===== Exercise materials =====
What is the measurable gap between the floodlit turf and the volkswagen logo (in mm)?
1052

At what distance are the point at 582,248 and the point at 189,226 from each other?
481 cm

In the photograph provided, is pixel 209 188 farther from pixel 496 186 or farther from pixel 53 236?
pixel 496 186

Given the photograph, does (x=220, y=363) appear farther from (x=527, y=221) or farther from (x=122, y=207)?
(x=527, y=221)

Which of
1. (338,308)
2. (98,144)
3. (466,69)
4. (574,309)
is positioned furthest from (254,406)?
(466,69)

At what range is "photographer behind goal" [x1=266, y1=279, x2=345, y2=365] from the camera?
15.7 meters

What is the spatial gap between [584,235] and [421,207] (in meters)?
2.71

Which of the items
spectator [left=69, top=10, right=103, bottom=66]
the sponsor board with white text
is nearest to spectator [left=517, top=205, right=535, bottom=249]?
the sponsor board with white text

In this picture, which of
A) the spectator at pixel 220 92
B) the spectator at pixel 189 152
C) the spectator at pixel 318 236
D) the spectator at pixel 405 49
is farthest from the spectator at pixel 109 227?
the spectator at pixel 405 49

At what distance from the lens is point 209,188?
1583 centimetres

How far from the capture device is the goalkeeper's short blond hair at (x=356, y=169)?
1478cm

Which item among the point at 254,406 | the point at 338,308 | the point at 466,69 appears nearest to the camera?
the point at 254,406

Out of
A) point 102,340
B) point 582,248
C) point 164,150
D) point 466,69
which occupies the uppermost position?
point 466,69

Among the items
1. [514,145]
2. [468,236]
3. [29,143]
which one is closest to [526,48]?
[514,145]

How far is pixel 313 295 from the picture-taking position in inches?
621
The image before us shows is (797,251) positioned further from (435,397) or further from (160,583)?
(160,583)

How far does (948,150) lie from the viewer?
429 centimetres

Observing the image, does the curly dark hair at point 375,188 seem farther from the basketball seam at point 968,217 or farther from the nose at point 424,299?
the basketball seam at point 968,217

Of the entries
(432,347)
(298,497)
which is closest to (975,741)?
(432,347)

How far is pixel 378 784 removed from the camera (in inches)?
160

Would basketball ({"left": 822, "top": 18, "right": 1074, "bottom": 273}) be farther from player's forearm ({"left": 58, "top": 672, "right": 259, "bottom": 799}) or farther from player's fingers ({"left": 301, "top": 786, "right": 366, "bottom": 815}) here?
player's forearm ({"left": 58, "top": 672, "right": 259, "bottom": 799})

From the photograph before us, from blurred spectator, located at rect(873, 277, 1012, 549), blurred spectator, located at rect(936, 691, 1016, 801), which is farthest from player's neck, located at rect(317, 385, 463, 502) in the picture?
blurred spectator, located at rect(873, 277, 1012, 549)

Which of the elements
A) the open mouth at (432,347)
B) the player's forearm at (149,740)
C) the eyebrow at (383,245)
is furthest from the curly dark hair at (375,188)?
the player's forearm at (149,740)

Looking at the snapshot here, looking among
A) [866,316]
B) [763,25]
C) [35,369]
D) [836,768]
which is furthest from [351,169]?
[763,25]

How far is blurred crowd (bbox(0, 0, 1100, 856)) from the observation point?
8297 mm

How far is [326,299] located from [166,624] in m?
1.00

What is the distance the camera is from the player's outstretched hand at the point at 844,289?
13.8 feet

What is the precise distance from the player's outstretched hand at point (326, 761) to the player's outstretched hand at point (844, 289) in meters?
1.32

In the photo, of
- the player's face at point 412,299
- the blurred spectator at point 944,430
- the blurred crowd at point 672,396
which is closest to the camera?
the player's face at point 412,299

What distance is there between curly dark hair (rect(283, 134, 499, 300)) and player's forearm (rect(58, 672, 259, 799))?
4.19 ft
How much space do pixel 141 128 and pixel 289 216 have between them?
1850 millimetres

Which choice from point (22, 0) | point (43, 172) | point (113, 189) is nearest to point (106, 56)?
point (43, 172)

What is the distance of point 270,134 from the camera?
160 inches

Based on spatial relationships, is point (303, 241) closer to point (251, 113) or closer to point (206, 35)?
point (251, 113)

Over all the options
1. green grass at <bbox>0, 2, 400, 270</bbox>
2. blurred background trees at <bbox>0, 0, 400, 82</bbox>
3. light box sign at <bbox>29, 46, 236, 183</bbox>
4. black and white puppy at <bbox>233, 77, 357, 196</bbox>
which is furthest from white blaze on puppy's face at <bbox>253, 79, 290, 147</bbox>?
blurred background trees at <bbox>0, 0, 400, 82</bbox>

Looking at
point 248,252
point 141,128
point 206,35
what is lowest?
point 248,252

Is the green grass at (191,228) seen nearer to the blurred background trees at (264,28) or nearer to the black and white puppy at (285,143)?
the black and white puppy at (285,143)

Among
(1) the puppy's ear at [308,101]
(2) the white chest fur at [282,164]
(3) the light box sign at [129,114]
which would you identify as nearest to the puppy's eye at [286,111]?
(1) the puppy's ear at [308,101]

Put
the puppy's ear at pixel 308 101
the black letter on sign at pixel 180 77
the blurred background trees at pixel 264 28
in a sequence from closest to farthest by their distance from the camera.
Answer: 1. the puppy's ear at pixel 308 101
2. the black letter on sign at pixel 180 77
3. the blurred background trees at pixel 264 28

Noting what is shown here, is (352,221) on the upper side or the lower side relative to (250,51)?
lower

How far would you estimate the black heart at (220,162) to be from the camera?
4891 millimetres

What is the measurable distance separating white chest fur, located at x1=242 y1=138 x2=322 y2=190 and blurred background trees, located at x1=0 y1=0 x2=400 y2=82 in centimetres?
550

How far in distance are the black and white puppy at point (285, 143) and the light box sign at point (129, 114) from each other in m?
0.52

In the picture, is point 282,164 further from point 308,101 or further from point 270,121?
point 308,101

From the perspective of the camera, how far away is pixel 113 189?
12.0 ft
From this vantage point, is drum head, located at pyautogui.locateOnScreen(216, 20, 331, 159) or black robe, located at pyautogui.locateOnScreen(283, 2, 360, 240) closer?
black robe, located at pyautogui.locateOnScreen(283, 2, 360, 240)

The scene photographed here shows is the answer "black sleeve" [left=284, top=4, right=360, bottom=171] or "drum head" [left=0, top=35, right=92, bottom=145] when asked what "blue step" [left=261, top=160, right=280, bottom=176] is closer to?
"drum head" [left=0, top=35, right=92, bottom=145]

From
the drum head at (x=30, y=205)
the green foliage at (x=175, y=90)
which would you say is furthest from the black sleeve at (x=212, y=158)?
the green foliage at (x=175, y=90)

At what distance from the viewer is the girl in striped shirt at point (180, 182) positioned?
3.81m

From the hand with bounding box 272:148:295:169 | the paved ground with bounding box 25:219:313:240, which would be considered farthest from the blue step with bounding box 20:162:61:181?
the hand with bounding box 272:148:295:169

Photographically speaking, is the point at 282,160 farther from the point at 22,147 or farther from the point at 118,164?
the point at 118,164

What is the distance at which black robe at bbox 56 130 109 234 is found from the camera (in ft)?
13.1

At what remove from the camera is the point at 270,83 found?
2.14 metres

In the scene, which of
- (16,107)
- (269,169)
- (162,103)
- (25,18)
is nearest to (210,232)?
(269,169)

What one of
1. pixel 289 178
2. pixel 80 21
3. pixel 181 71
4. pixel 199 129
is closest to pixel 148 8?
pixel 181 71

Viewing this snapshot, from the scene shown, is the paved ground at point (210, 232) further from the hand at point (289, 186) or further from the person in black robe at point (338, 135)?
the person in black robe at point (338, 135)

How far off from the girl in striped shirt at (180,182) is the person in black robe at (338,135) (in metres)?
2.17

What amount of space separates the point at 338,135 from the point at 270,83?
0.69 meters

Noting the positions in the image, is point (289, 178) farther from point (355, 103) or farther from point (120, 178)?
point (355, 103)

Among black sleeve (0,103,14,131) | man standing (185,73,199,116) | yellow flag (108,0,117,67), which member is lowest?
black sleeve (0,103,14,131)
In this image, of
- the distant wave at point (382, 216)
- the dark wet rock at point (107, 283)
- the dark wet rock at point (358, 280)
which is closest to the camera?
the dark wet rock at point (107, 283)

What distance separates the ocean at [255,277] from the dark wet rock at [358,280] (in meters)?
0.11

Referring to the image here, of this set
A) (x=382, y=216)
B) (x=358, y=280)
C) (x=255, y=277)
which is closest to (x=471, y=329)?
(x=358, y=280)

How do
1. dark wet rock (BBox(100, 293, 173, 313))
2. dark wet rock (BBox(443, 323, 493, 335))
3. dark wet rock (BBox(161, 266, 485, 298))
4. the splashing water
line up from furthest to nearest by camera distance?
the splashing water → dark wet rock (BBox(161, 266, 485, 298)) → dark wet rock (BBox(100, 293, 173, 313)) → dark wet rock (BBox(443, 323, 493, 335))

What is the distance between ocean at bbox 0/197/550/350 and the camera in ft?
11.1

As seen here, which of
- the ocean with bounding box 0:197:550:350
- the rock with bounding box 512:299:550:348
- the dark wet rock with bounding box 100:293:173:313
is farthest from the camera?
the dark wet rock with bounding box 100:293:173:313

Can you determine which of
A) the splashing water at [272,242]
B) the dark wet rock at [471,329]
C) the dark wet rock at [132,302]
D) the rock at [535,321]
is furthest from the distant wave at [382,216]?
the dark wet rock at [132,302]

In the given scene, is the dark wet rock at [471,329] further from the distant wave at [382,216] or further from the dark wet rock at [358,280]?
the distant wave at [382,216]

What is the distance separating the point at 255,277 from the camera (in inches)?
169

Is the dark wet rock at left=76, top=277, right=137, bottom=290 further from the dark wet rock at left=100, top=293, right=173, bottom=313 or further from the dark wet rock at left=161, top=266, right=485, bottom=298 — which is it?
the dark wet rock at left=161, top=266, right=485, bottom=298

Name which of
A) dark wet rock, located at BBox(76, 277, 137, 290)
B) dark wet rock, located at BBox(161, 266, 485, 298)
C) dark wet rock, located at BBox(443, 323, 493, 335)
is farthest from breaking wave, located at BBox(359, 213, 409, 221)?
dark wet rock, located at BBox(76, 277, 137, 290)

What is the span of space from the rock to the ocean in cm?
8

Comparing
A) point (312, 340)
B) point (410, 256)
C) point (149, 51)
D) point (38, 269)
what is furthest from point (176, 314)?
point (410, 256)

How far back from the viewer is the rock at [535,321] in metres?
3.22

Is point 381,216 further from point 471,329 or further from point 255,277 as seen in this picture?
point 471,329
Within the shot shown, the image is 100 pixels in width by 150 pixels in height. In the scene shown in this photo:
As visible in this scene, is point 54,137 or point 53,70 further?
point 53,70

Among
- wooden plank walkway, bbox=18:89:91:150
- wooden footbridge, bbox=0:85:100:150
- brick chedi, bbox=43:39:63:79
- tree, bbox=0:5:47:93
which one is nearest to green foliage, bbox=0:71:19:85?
=====
Which lines of the entries contain the word "person"? Report each such line in full, and treat uppercase and lowercase letters as different.

Viewing this snapshot, from the scene shown, is the paved ground at point (210, 232) further from the hand at point (289, 186) or further from the person in black robe at point (338, 135)?
the person in black robe at point (338, 135)
How far off from the girl in striped shirt at (180,182) is the person in black robe at (338,135) (in metres)?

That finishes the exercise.